According to Angelo, many students walk out of that class claiming they’ll never eat meat again.

But the film that changed Angelo’s life was 2014’s Fed Up. After watching the documentary with her eighth graders in the fall of 2015, she was stunned by the power of the food industry to dictate what and how Americans eat. Learning the truth about what sugar does to our brains and bodies propelled her into action, and she went home and started pitching everything in her cupboards.

“We have completely changed the way we eat,” she says of herself and her husband, who – with a background in exercise science – was on board from the beginning.

Daily diet tracker

After cutting 95% of processed sugar from her diet, Angelo lost 45 pounds. But that was just the tip of the iceberg. “It’s been a massive shift for me. I used to be chronically fatigued and was hooked on caffeine. I didn’t even like the taste of coffee, but I’d buy the largest Starbucks coffee available just to make it through the day.”

“I realized that I needed to create an entire unit around this because I was amazed – and dismayed – at how much information is out there that kids just don't know.”

Nutrition facts label

Her eighth grade students were asked to record everything they ate for three days, in order to calculate the amount of added sugar they consume. Young people shouldn't have more than 6 to 9 teaspoons of added sugar per day, but the average American teen consumes upwards of 28 teaspoons!

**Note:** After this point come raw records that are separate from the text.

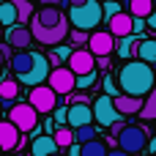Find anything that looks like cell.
<instances>
[{
  "label": "cell",
  "instance_id": "1",
  "mask_svg": "<svg viewBox=\"0 0 156 156\" xmlns=\"http://www.w3.org/2000/svg\"><path fill=\"white\" fill-rule=\"evenodd\" d=\"M156 85V74L151 69V63L145 60H126L118 71V88L121 93H129V96H148L151 88Z\"/></svg>",
  "mask_w": 156,
  "mask_h": 156
},
{
  "label": "cell",
  "instance_id": "2",
  "mask_svg": "<svg viewBox=\"0 0 156 156\" xmlns=\"http://www.w3.org/2000/svg\"><path fill=\"white\" fill-rule=\"evenodd\" d=\"M101 19H104V8L99 0H85V3L69 8V22L77 30H93L101 25Z\"/></svg>",
  "mask_w": 156,
  "mask_h": 156
},
{
  "label": "cell",
  "instance_id": "3",
  "mask_svg": "<svg viewBox=\"0 0 156 156\" xmlns=\"http://www.w3.org/2000/svg\"><path fill=\"white\" fill-rule=\"evenodd\" d=\"M30 33H33V38L38 41V44H47V47H58L66 36H69V16H63L58 25H52V27H47V25H41L36 16H30Z\"/></svg>",
  "mask_w": 156,
  "mask_h": 156
},
{
  "label": "cell",
  "instance_id": "4",
  "mask_svg": "<svg viewBox=\"0 0 156 156\" xmlns=\"http://www.w3.org/2000/svg\"><path fill=\"white\" fill-rule=\"evenodd\" d=\"M115 143H118V148H123L126 154L134 156V154H140V151L148 148V132L143 126H123L115 134Z\"/></svg>",
  "mask_w": 156,
  "mask_h": 156
},
{
  "label": "cell",
  "instance_id": "5",
  "mask_svg": "<svg viewBox=\"0 0 156 156\" xmlns=\"http://www.w3.org/2000/svg\"><path fill=\"white\" fill-rule=\"evenodd\" d=\"M8 121H11L19 132H33L36 123H38V110H36L30 101H25V104H11Z\"/></svg>",
  "mask_w": 156,
  "mask_h": 156
},
{
  "label": "cell",
  "instance_id": "6",
  "mask_svg": "<svg viewBox=\"0 0 156 156\" xmlns=\"http://www.w3.org/2000/svg\"><path fill=\"white\" fill-rule=\"evenodd\" d=\"M93 121L99 126H104V129H110L115 121H121V112L115 110V101H112L110 93H104V96H99L93 101Z\"/></svg>",
  "mask_w": 156,
  "mask_h": 156
},
{
  "label": "cell",
  "instance_id": "7",
  "mask_svg": "<svg viewBox=\"0 0 156 156\" xmlns=\"http://www.w3.org/2000/svg\"><path fill=\"white\" fill-rule=\"evenodd\" d=\"M27 101H30L38 112H52V110H55V104L60 101V96H58L49 85H44V82H41V85H33V88H30Z\"/></svg>",
  "mask_w": 156,
  "mask_h": 156
},
{
  "label": "cell",
  "instance_id": "8",
  "mask_svg": "<svg viewBox=\"0 0 156 156\" xmlns=\"http://www.w3.org/2000/svg\"><path fill=\"white\" fill-rule=\"evenodd\" d=\"M74 82H77V74H74L69 66H55V69L49 71V77H47V85H49L58 96L71 93V90H74Z\"/></svg>",
  "mask_w": 156,
  "mask_h": 156
},
{
  "label": "cell",
  "instance_id": "9",
  "mask_svg": "<svg viewBox=\"0 0 156 156\" xmlns=\"http://www.w3.org/2000/svg\"><path fill=\"white\" fill-rule=\"evenodd\" d=\"M49 58L47 55H41V52H33V66H30V71L27 74H19V82H25V85H41V82H47V77H49Z\"/></svg>",
  "mask_w": 156,
  "mask_h": 156
},
{
  "label": "cell",
  "instance_id": "10",
  "mask_svg": "<svg viewBox=\"0 0 156 156\" xmlns=\"http://www.w3.org/2000/svg\"><path fill=\"white\" fill-rule=\"evenodd\" d=\"M69 69H71L77 77H80V74H88V71L96 69V55H93L90 49L77 47V49H71V55H69Z\"/></svg>",
  "mask_w": 156,
  "mask_h": 156
},
{
  "label": "cell",
  "instance_id": "11",
  "mask_svg": "<svg viewBox=\"0 0 156 156\" xmlns=\"http://www.w3.org/2000/svg\"><path fill=\"white\" fill-rule=\"evenodd\" d=\"M85 123H93V107H90V101H71L66 126L77 129V126H85Z\"/></svg>",
  "mask_w": 156,
  "mask_h": 156
},
{
  "label": "cell",
  "instance_id": "12",
  "mask_svg": "<svg viewBox=\"0 0 156 156\" xmlns=\"http://www.w3.org/2000/svg\"><path fill=\"white\" fill-rule=\"evenodd\" d=\"M88 49L99 58V55H110L112 49H115V36L110 33V30H96V33H90L88 36Z\"/></svg>",
  "mask_w": 156,
  "mask_h": 156
},
{
  "label": "cell",
  "instance_id": "13",
  "mask_svg": "<svg viewBox=\"0 0 156 156\" xmlns=\"http://www.w3.org/2000/svg\"><path fill=\"white\" fill-rule=\"evenodd\" d=\"M5 41H8V47L27 49V47H30V41H33V33H30V27H27V25L14 22V25H8V30H5Z\"/></svg>",
  "mask_w": 156,
  "mask_h": 156
},
{
  "label": "cell",
  "instance_id": "14",
  "mask_svg": "<svg viewBox=\"0 0 156 156\" xmlns=\"http://www.w3.org/2000/svg\"><path fill=\"white\" fill-rule=\"evenodd\" d=\"M132 25H134V16L129 14V11H118V14H112L110 19H107V30L112 33V36H126V33H132Z\"/></svg>",
  "mask_w": 156,
  "mask_h": 156
},
{
  "label": "cell",
  "instance_id": "15",
  "mask_svg": "<svg viewBox=\"0 0 156 156\" xmlns=\"http://www.w3.org/2000/svg\"><path fill=\"white\" fill-rule=\"evenodd\" d=\"M19 148V129L11 121H0V151L11 154Z\"/></svg>",
  "mask_w": 156,
  "mask_h": 156
},
{
  "label": "cell",
  "instance_id": "16",
  "mask_svg": "<svg viewBox=\"0 0 156 156\" xmlns=\"http://www.w3.org/2000/svg\"><path fill=\"white\" fill-rule=\"evenodd\" d=\"M112 101H115V110L121 112V115H137L140 110H143V96H129V93H118V96H112Z\"/></svg>",
  "mask_w": 156,
  "mask_h": 156
},
{
  "label": "cell",
  "instance_id": "17",
  "mask_svg": "<svg viewBox=\"0 0 156 156\" xmlns=\"http://www.w3.org/2000/svg\"><path fill=\"white\" fill-rule=\"evenodd\" d=\"M58 151V143L49 137V134H41V137H36L33 140V145H30V154L33 156H49Z\"/></svg>",
  "mask_w": 156,
  "mask_h": 156
},
{
  "label": "cell",
  "instance_id": "18",
  "mask_svg": "<svg viewBox=\"0 0 156 156\" xmlns=\"http://www.w3.org/2000/svg\"><path fill=\"white\" fill-rule=\"evenodd\" d=\"M134 55L145 63H156V38H140Z\"/></svg>",
  "mask_w": 156,
  "mask_h": 156
},
{
  "label": "cell",
  "instance_id": "19",
  "mask_svg": "<svg viewBox=\"0 0 156 156\" xmlns=\"http://www.w3.org/2000/svg\"><path fill=\"white\" fill-rule=\"evenodd\" d=\"M41 25H47V27H52V25H58L60 19H63V14H60V8L58 5H44L38 14H33Z\"/></svg>",
  "mask_w": 156,
  "mask_h": 156
},
{
  "label": "cell",
  "instance_id": "20",
  "mask_svg": "<svg viewBox=\"0 0 156 156\" xmlns=\"http://www.w3.org/2000/svg\"><path fill=\"white\" fill-rule=\"evenodd\" d=\"M30 66H33V52H16V55L11 58V71H14L16 77H19V74H27Z\"/></svg>",
  "mask_w": 156,
  "mask_h": 156
},
{
  "label": "cell",
  "instance_id": "21",
  "mask_svg": "<svg viewBox=\"0 0 156 156\" xmlns=\"http://www.w3.org/2000/svg\"><path fill=\"white\" fill-rule=\"evenodd\" d=\"M137 41H140V36H137V33H126V36H121L118 55H121L123 60H129V58L134 55V49H137Z\"/></svg>",
  "mask_w": 156,
  "mask_h": 156
},
{
  "label": "cell",
  "instance_id": "22",
  "mask_svg": "<svg viewBox=\"0 0 156 156\" xmlns=\"http://www.w3.org/2000/svg\"><path fill=\"white\" fill-rule=\"evenodd\" d=\"M143 121H156V85L151 88V93L145 96V101H143V110L137 112Z\"/></svg>",
  "mask_w": 156,
  "mask_h": 156
},
{
  "label": "cell",
  "instance_id": "23",
  "mask_svg": "<svg viewBox=\"0 0 156 156\" xmlns=\"http://www.w3.org/2000/svg\"><path fill=\"white\" fill-rule=\"evenodd\" d=\"M82 156H107L110 151H107V145H104V140H88V143H82Z\"/></svg>",
  "mask_w": 156,
  "mask_h": 156
},
{
  "label": "cell",
  "instance_id": "24",
  "mask_svg": "<svg viewBox=\"0 0 156 156\" xmlns=\"http://www.w3.org/2000/svg\"><path fill=\"white\" fill-rule=\"evenodd\" d=\"M52 140L58 143V148H69V145L74 143V129H71V126H58L55 134H52Z\"/></svg>",
  "mask_w": 156,
  "mask_h": 156
},
{
  "label": "cell",
  "instance_id": "25",
  "mask_svg": "<svg viewBox=\"0 0 156 156\" xmlns=\"http://www.w3.org/2000/svg\"><path fill=\"white\" fill-rule=\"evenodd\" d=\"M16 96H19V85L14 80H3L0 82V99L3 101H14Z\"/></svg>",
  "mask_w": 156,
  "mask_h": 156
},
{
  "label": "cell",
  "instance_id": "26",
  "mask_svg": "<svg viewBox=\"0 0 156 156\" xmlns=\"http://www.w3.org/2000/svg\"><path fill=\"white\" fill-rule=\"evenodd\" d=\"M14 5H16V22H30V16H33V3L30 0H14Z\"/></svg>",
  "mask_w": 156,
  "mask_h": 156
},
{
  "label": "cell",
  "instance_id": "27",
  "mask_svg": "<svg viewBox=\"0 0 156 156\" xmlns=\"http://www.w3.org/2000/svg\"><path fill=\"white\" fill-rule=\"evenodd\" d=\"M0 22H3V27L16 22V5L14 3H5V0L0 3Z\"/></svg>",
  "mask_w": 156,
  "mask_h": 156
},
{
  "label": "cell",
  "instance_id": "28",
  "mask_svg": "<svg viewBox=\"0 0 156 156\" xmlns=\"http://www.w3.org/2000/svg\"><path fill=\"white\" fill-rule=\"evenodd\" d=\"M96 137V126L93 123H85V126H77L74 129V143H88Z\"/></svg>",
  "mask_w": 156,
  "mask_h": 156
},
{
  "label": "cell",
  "instance_id": "29",
  "mask_svg": "<svg viewBox=\"0 0 156 156\" xmlns=\"http://www.w3.org/2000/svg\"><path fill=\"white\" fill-rule=\"evenodd\" d=\"M93 82H96V71H88V74H80V77H77L74 88H90Z\"/></svg>",
  "mask_w": 156,
  "mask_h": 156
},
{
  "label": "cell",
  "instance_id": "30",
  "mask_svg": "<svg viewBox=\"0 0 156 156\" xmlns=\"http://www.w3.org/2000/svg\"><path fill=\"white\" fill-rule=\"evenodd\" d=\"M71 44H74V47L88 44V30H71Z\"/></svg>",
  "mask_w": 156,
  "mask_h": 156
},
{
  "label": "cell",
  "instance_id": "31",
  "mask_svg": "<svg viewBox=\"0 0 156 156\" xmlns=\"http://www.w3.org/2000/svg\"><path fill=\"white\" fill-rule=\"evenodd\" d=\"M101 8H104V16H107V19H110V16H112V14H118V11H121V8H123V5H118V3H115V0H110V3H104V5H101Z\"/></svg>",
  "mask_w": 156,
  "mask_h": 156
},
{
  "label": "cell",
  "instance_id": "32",
  "mask_svg": "<svg viewBox=\"0 0 156 156\" xmlns=\"http://www.w3.org/2000/svg\"><path fill=\"white\" fill-rule=\"evenodd\" d=\"M143 30H145V19H143V16H134V25H132V33H137V36H140Z\"/></svg>",
  "mask_w": 156,
  "mask_h": 156
},
{
  "label": "cell",
  "instance_id": "33",
  "mask_svg": "<svg viewBox=\"0 0 156 156\" xmlns=\"http://www.w3.org/2000/svg\"><path fill=\"white\" fill-rule=\"evenodd\" d=\"M66 118H69V107H60V110L55 112V123H60V126H63V123H66Z\"/></svg>",
  "mask_w": 156,
  "mask_h": 156
},
{
  "label": "cell",
  "instance_id": "34",
  "mask_svg": "<svg viewBox=\"0 0 156 156\" xmlns=\"http://www.w3.org/2000/svg\"><path fill=\"white\" fill-rule=\"evenodd\" d=\"M145 25H148V27H151V30L156 33V5H154V11H151V14L145 16Z\"/></svg>",
  "mask_w": 156,
  "mask_h": 156
},
{
  "label": "cell",
  "instance_id": "35",
  "mask_svg": "<svg viewBox=\"0 0 156 156\" xmlns=\"http://www.w3.org/2000/svg\"><path fill=\"white\" fill-rule=\"evenodd\" d=\"M52 55H55V58H66V60H69V55H71V49H69V47H58V49H55Z\"/></svg>",
  "mask_w": 156,
  "mask_h": 156
},
{
  "label": "cell",
  "instance_id": "36",
  "mask_svg": "<svg viewBox=\"0 0 156 156\" xmlns=\"http://www.w3.org/2000/svg\"><path fill=\"white\" fill-rule=\"evenodd\" d=\"M69 156H82V151H80V145H77V143H71V145H69Z\"/></svg>",
  "mask_w": 156,
  "mask_h": 156
},
{
  "label": "cell",
  "instance_id": "37",
  "mask_svg": "<svg viewBox=\"0 0 156 156\" xmlns=\"http://www.w3.org/2000/svg\"><path fill=\"white\" fill-rule=\"evenodd\" d=\"M107 156H132V154H126L123 148H118V151H110V154H107Z\"/></svg>",
  "mask_w": 156,
  "mask_h": 156
},
{
  "label": "cell",
  "instance_id": "38",
  "mask_svg": "<svg viewBox=\"0 0 156 156\" xmlns=\"http://www.w3.org/2000/svg\"><path fill=\"white\" fill-rule=\"evenodd\" d=\"M148 148H151V154H156V137H154V140L148 137Z\"/></svg>",
  "mask_w": 156,
  "mask_h": 156
},
{
  "label": "cell",
  "instance_id": "39",
  "mask_svg": "<svg viewBox=\"0 0 156 156\" xmlns=\"http://www.w3.org/2000/svg\"><path fill=\"white\" fill-rule=\"evenodd\" d=\"M41 5H60V0H41Z\"/></svg>",
  "mask_w": 156,
  "mask_h": 156
},
{
  "label": "cell",
  "instance_id": "40",
  "mask_svg": "<svg viewBox=\"0 0 156 156\" xmlns=\"http://www.w3.org/2000/svg\"><path fill=\"white\" fill-rule=\"evenodd\" d=\"M3 60H5V47H0V66H3Z\"/></svg>",
  "mask_w": 156,
  "mask_h": 156
},
{
  "label": "cell",
  "instance_id": "41",
  "mask_svg": "<svg viewBox=\"0 0 156 156\" xmlns=\"http://www.w3.org/2000/svg\"><path fill=\"white\" fill-rule=\"evenodd\" d=\"M69 3H71V5H80V3H85V0H69Z\"/></svg>",
  "mask_w": 156,
  "mask_h": 156
},
{
  "label": "cell",
  "instance_id": "42",
  "mask_svg": "<svg viewBox=\"0 0 156 156\" xmlns=\"http://www.w3.org/2000/svg\"><path fill=\"white\" fill-rule=\"evenodd\" d=\"M49 156H60V154H58V151H55V154H49Z\"/></svg>",
  "mask_w": 156,
  "mask_h": 156
},
{
  "label": "cell",
  "instance_id": "43",
  "mask_svg": "<svg viewBox=\"0 0 156 156\" xmlns=\"http://www.w3.org/2000/svg\"><path fill=\"white\" fill-rule=\"evenodd\" d=\"M0 33H3V22H0Z\"/></svg>",
  "mask_w": 156,
  "mask_h": 156
},
{
  "label": "cell",
  "instance_id": "44",
  "mask_svg": "<svg viewBox=\"0 0 156 156\" xmlns=\"http://www.w3.org/2000/svg\"><path fill=\"white\" fill-rule=\"evenodd\" d=\"M0 112H3V104H0Z\"/></svg>",
  "mask_w": 156,
  "mask_h": 156
},
{
  "label": "cell",
  "instance_id": "45",
  "mask_svg": "<svg viewBox=\"0 0 156 156\" xmlns=\"http://www.w3.org/2000/svg\"><path fill=\"white\" fill-rule=\"evenodd\" d=\"M0 3H3V0H0Z\"/></svg>",
  "mask_w": 156,
  "mask_h": 156
},
{
  "label": "cell",
  "instance_id": "46",
  "mask_svg": "<svg viewBox=\"0 0 156 156\" xmlns=\"http://www.w3.org/2000/svg\"><path fill=\"white\" fill-rule=\"evenodd\" d=\"M0 154H3V151H0Z\"/></svg>",
  "mask_w": 156,
  "mask_h": 156
},
{
  "label": "cell",
  "instance_id": "47",
  "mask_svg": "<svg viewBox=\"0 0 156 156\" xmlns=\"http://www.w3.org/2000/svg\"><path fill=\"white\" fill-rule=\"evenodd\" d=\"M30 156H33V154H30Z\"/></svg>",
  "mask_w": 156,
  "mask_h": 156
}]
</instances>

Angelo’s students were surprised to find sugar even in foods that aren't sweet. “Ketchup! Barbeque sauce, tomato sauce,” rattled off eighth grader Marissa Hamby. She hopes to cut back on sugar in her own life, “now that I know what it can do to you” and even had a conversation with her mother on conference night about making some changes to their diet at home.

Students also looked at ingredients that are banned across much of the world but are regularly consumed here in the U.S., like brominated vegetable oil, arsenic, synthetic hormones and coloring agents. They researched the types of food these ingredients are found in, why they’re used, which countries ban them and how they harm humans. They then went home to conduct food investigations in their own kitchens and were surprised by what they found.

“My family is pretty healthy,” said Buescher, who is a vegetarian and reports eating fruits and vegetables daily. “But even things that are marketed as relatively healthy are loaded with preservatives and chemicals.”

Angelo’s assignments included research, investigations, reflections and goals for the future. Her students were asked to identify family behaviors and food choices that they could change for the better. She recognizes how hard it is to change family habits and traditions, especially for kids who have little say in the matter. She recalled being raised in an Italian household where “everything was about food.” She has tried to get her parents to change their ways but with little success.

A major part of Angelo’s unit was on the tactics used by the food industry to manipulate young people, such as brightly colored boxes with fun mascots placed right at eye level on grocery store shelves.

After watching Fed Up, one eighth grader wrote in her reflection sheet that she “didn’t want to be fooled by advertising and the lies they feed us.”

Jenna Andrews, another eighth grader, said that completing the food investigation “made me feel lied to. How can we be healthy if we’re putting things in our bodies that other countries don't even allow?”

Film worksheet for students

Such questions are examples of the deep thinking expected in an International Baccalaureate curriculum. According to Leslie Garrett, the IB coordinator at Monticello and Fairfax, the experience led students to be “inquirers,” one of IB’s ten Learner Profiles.

The key concept for the unit is change,” explained Garrett. “Looking at change through the global context of ‘Science and Technological Innovations,’ the focus became learning how to make more responsible food choices to take better care of our bodies, in turn allowing our bodies to take care of themselves.”

“In order to do this, we need to advocate for ourselves and be aware of what’s in our food and where it comes from.”

Gretchen Angelo is doing this is her own life. And she hopes that her students will begin doing it in theirs.